10. Data Retention and Deletion
On-device data. Conversation history, RAG embeddings, and cached Gmail metadata persist in the encrypted local database until you sign out, clear the App's storage, or uninstall the App. Signing out triggers a wipe of local conversation data and cached credentials.
Backend-side usage counters. Aerendir retains per-user usage counters for up to twelve (12) months for billing and quota enforcement, after which they are deleted. No message content, voice transcript, prompt, or response is retained at any time.
Revoking access. Revoke RAI Assistant's access to your Gmail account at any time at myaccount.google.com/permissions. Revocation immediately prevents the App from making further Gmail API calls on your behalf.
Revoking other permissions. Microphone, SMS, Contacts, and Activity Recognition permissions can be revoked at any time in Android Settings → Apps → RAI Assistant → Permissions. The corresponding assistant features will degrade or become unavailable.
Deletion requests.

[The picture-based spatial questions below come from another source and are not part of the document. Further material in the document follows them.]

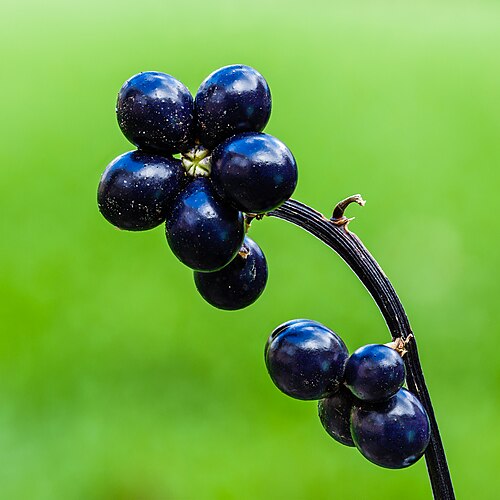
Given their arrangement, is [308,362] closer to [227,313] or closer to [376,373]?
[376,373]

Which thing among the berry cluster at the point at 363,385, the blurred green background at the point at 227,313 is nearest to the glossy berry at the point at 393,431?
the berry cluster at the point at 363,385

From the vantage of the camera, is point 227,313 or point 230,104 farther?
point 227,313

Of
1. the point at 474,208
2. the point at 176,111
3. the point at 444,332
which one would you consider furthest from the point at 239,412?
the point at 176,111

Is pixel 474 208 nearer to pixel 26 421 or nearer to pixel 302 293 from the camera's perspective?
pixel 302 293

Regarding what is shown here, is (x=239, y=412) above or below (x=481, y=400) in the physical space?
below

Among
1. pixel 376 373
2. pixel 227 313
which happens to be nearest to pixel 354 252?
pixel 376 373

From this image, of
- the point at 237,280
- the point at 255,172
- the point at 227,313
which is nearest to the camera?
the point at 255,172
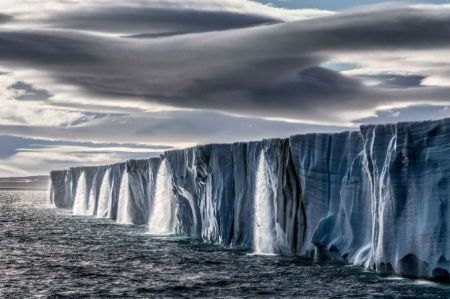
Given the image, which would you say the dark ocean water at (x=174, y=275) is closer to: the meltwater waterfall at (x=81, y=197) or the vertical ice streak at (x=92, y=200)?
the vertical ice streak at (x=92, y=200)

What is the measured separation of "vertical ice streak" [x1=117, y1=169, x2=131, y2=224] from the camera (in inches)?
2334

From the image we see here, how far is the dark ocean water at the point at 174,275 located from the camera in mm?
21797

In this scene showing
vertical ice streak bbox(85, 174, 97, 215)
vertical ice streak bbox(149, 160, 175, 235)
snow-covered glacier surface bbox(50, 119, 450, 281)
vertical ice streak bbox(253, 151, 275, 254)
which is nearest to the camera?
snow-covered glacier surface bbox(50, 119, 450, 281)

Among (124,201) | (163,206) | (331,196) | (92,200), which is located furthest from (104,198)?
(331,196)

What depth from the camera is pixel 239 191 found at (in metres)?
35.6

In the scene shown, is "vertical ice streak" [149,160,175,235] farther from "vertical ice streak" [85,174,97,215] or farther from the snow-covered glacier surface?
"vertical ice streak" [85,174,97,215]

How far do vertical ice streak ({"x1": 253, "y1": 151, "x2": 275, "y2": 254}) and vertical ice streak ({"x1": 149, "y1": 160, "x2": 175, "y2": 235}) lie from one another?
14.4 meters

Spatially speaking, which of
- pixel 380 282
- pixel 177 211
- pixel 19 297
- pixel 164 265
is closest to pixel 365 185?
pixel 380 282

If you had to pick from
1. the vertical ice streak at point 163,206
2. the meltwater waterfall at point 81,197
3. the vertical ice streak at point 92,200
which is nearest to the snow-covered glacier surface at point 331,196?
the vertical ice streak at point 163,206

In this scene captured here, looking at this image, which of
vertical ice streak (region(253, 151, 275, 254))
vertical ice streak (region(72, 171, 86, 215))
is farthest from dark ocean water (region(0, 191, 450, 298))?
vertical ice streak (region(72, 171, 86, 215))

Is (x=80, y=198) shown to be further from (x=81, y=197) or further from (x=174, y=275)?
(x=174, y=275)

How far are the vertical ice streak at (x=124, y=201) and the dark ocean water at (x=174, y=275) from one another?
20129 mm

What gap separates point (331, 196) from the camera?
28.2 metres

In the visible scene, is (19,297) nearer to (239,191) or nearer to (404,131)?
(404,131)
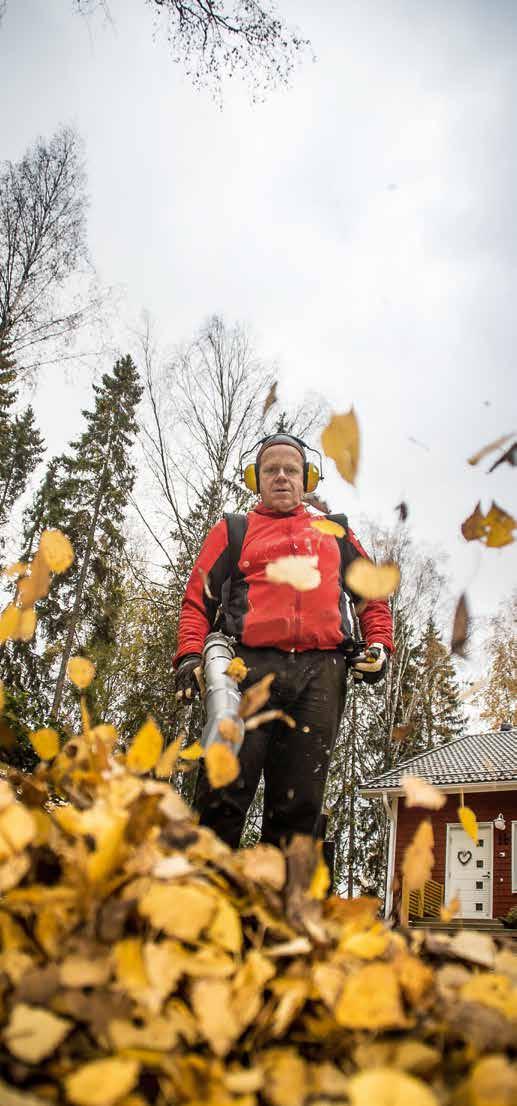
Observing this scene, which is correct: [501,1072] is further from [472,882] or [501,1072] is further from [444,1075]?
[472,882]

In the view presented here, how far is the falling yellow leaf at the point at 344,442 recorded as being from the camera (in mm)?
1429

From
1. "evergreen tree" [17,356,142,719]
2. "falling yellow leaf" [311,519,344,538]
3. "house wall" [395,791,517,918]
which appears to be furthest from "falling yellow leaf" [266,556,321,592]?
"evergreen tree" [17,356,142,719]

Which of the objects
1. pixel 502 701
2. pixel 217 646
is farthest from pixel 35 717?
pixel 502 701

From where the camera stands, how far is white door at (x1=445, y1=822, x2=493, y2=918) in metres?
11.0

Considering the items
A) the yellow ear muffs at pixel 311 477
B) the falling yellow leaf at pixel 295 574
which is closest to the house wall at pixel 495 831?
the yellow ear muffs at pixel 311 477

Email info@aermob.com with subject line "RAI Assistant Data Deletion Request". Verified requests are actioned within 30 days.
11. Your Rights
Remove your account and all local data from the App at any time
Delete your account and all associated backend-side data using the Delete Account option in the App's settings
Enable Private Memory mode to keep conversational reasoning on-device, with only transcription touching the cloud
Revoke individual Android permissions at any time without uninstalling the App
12. Children's Privacy
The App is not intended for children under 13 years of age. We do not knowingly collect personal information from children.
13. Changes to This Policy
We may update this Privacy Policy from time to time. Changes will be posted on this page with an updated revision date. Material changes will be communicated via an in-App notice prior to taking effect. Continued use of the App after changes constitutes acceptance of the revised policy.